114. In an environment of intense anti-terrorism measures, promoting the observance of human rights and ensuring that counter-terrorism measures comply with international human rights obligations raise new issues for the work of the High Commissioner for Human Rights and requires new attention by the UN system.

115. Inadequacies in resources continue to limit the capacity of UN organizations to meet growing support requirements in human rights areas and to hamper efforts to mainstream human rights into the development and peace and security agendas; they need to be addressed across the system.

116. As in human rights, in the related area of support to democratic processes, the work of the UN system needs to be guided by a more comprehensive system-wide strategy, rooted in the Millennium Declaration, and to be mainstreamed more effectively in the system's overall plans and activities in pursuit of the Declaration's objectives. The universality, legitimacy and impartiality of the UN system gives it a distinct advantage in fostering inclusive democratic processes, which has yet to be fully exploited.

117. In the area of good governance, the UN system, in partnership with regional and civil society organizations, needs to integrate more purposefully its various activities in building capacities to advance the rule of law. To reinforce the rule of law, the United Nations has developed a “Strategy for an Era of Application of International Law: Action Plan” that provides guidelines for Member States’ participation in compliance with the international treaty framework and aims to help States to prepare the necessary implementing legislation. Moving forward, the focus should be on:

  • integrating more systematically the rule of law and transitional justice into the strategic and operational planning of peace operations;
  • updating and expanding the UN guidelines, manuals and tools on rule of law topics;
  • elaborating new and enhanced tools and mechanisms for transitional justice and for justice sector development;
  • ensuring that all programmes and policies that support constitutional, judicial and legislative reform also promote gender equality;
  • stepping up training on the rule of law and transitional justice; and
  • developing further indicators of good governance, grounded in the provisions of the Millennium Declaration.

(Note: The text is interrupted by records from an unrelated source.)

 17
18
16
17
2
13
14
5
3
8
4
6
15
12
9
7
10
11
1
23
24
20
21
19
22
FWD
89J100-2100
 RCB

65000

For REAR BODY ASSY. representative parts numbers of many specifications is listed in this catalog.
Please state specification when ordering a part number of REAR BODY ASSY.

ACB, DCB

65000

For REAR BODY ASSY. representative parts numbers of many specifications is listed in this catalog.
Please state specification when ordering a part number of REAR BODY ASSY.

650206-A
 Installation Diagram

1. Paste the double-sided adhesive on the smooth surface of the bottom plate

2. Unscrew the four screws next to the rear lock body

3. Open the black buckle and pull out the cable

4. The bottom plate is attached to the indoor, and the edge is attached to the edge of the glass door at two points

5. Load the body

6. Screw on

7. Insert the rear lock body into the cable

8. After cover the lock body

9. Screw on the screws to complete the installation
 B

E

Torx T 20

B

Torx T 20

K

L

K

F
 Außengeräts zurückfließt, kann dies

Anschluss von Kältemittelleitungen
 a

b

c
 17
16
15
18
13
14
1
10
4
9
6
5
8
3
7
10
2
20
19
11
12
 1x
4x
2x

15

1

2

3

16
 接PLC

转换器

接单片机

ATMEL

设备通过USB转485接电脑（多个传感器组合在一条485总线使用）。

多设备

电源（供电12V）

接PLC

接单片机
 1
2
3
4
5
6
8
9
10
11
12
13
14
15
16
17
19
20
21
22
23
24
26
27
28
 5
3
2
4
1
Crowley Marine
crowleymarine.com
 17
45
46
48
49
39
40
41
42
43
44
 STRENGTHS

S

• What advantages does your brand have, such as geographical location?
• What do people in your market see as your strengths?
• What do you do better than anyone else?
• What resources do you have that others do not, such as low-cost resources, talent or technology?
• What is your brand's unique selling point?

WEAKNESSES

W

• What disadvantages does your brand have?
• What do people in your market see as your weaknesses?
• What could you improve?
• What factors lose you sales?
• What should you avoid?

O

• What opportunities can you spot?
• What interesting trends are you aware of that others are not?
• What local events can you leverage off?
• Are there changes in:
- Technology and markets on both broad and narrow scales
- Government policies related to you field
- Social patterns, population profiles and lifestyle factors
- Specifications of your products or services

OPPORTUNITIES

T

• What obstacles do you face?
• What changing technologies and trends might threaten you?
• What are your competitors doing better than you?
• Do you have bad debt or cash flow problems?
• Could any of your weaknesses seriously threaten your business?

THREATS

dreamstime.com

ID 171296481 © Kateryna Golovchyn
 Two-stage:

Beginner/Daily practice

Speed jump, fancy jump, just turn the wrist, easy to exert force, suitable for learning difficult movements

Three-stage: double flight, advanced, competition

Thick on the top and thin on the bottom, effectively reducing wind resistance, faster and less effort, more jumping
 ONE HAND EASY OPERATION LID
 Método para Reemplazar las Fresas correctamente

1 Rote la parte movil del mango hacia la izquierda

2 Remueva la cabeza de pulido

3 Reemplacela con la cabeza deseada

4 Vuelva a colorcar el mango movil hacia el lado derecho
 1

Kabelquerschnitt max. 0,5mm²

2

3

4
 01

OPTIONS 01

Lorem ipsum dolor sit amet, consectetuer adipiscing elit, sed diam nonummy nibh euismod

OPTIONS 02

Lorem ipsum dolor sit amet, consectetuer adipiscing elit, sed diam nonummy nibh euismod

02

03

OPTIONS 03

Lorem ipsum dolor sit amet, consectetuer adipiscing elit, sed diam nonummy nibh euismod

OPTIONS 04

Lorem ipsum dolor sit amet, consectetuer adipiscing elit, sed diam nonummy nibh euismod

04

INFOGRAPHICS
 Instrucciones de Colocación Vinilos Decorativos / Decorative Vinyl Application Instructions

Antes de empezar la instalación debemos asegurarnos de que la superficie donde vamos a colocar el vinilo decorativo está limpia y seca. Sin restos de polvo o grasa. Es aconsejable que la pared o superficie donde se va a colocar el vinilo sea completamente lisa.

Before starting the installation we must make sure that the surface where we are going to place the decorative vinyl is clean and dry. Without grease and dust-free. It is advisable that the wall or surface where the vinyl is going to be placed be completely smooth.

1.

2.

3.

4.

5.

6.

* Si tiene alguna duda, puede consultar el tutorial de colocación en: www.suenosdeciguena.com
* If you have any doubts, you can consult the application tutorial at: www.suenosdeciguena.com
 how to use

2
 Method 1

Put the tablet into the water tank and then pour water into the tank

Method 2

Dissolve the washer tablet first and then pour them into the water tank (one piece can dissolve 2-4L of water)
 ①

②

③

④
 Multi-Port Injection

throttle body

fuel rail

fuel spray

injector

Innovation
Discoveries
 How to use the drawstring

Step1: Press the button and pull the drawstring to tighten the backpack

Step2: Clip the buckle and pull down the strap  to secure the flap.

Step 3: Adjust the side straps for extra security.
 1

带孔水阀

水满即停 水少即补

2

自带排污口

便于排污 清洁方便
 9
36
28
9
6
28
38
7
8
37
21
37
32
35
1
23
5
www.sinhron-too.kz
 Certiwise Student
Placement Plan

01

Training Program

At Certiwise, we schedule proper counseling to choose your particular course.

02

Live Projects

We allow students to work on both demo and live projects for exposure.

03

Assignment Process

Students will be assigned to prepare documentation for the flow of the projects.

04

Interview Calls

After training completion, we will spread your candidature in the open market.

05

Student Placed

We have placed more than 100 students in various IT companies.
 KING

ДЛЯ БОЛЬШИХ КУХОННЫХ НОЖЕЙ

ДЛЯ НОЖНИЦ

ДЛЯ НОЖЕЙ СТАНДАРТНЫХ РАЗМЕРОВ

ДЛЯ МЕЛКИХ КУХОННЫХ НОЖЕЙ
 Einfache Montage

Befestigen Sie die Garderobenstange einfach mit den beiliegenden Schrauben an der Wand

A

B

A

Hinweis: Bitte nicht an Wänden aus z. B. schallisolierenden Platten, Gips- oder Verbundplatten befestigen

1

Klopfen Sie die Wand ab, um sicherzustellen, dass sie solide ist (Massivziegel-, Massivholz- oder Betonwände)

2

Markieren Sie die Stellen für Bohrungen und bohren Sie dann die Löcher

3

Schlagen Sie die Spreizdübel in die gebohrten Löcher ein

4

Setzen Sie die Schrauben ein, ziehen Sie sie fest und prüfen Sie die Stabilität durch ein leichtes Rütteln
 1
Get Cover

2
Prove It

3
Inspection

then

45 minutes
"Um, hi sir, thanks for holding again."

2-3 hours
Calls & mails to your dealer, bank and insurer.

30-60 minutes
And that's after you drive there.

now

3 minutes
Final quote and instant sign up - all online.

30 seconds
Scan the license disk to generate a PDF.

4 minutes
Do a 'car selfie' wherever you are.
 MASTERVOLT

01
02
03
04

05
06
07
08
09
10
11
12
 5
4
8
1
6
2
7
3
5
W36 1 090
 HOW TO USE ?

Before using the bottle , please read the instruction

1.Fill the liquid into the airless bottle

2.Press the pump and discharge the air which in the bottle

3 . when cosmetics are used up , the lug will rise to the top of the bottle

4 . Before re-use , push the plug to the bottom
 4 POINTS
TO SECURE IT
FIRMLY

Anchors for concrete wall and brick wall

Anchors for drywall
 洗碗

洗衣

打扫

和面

118. The Secretary-General, in his report to the 2005 World Summit, highlighted various ways to enhance UN efforts to secure for all peoples the “freedom to live in dignity,” through promoting the rule of law, human rights and democracy. The future work of the UN system in these and related areas will be framed by the Summit’s outcome.

Box 3.2 Electoral assistance

The electoral assistance provided by the UN system can be grouped into three categories: technical assistance; the organization and conduct of elections; and observation or monitoring of elections and participation, where elections are expected to play a significant role in the peacebuilding phase of political negotiations. While technical assistance tends to be provided in politically stable contexts, the organization and conduct of elections takes place almost exclusively in post-conflict conditions.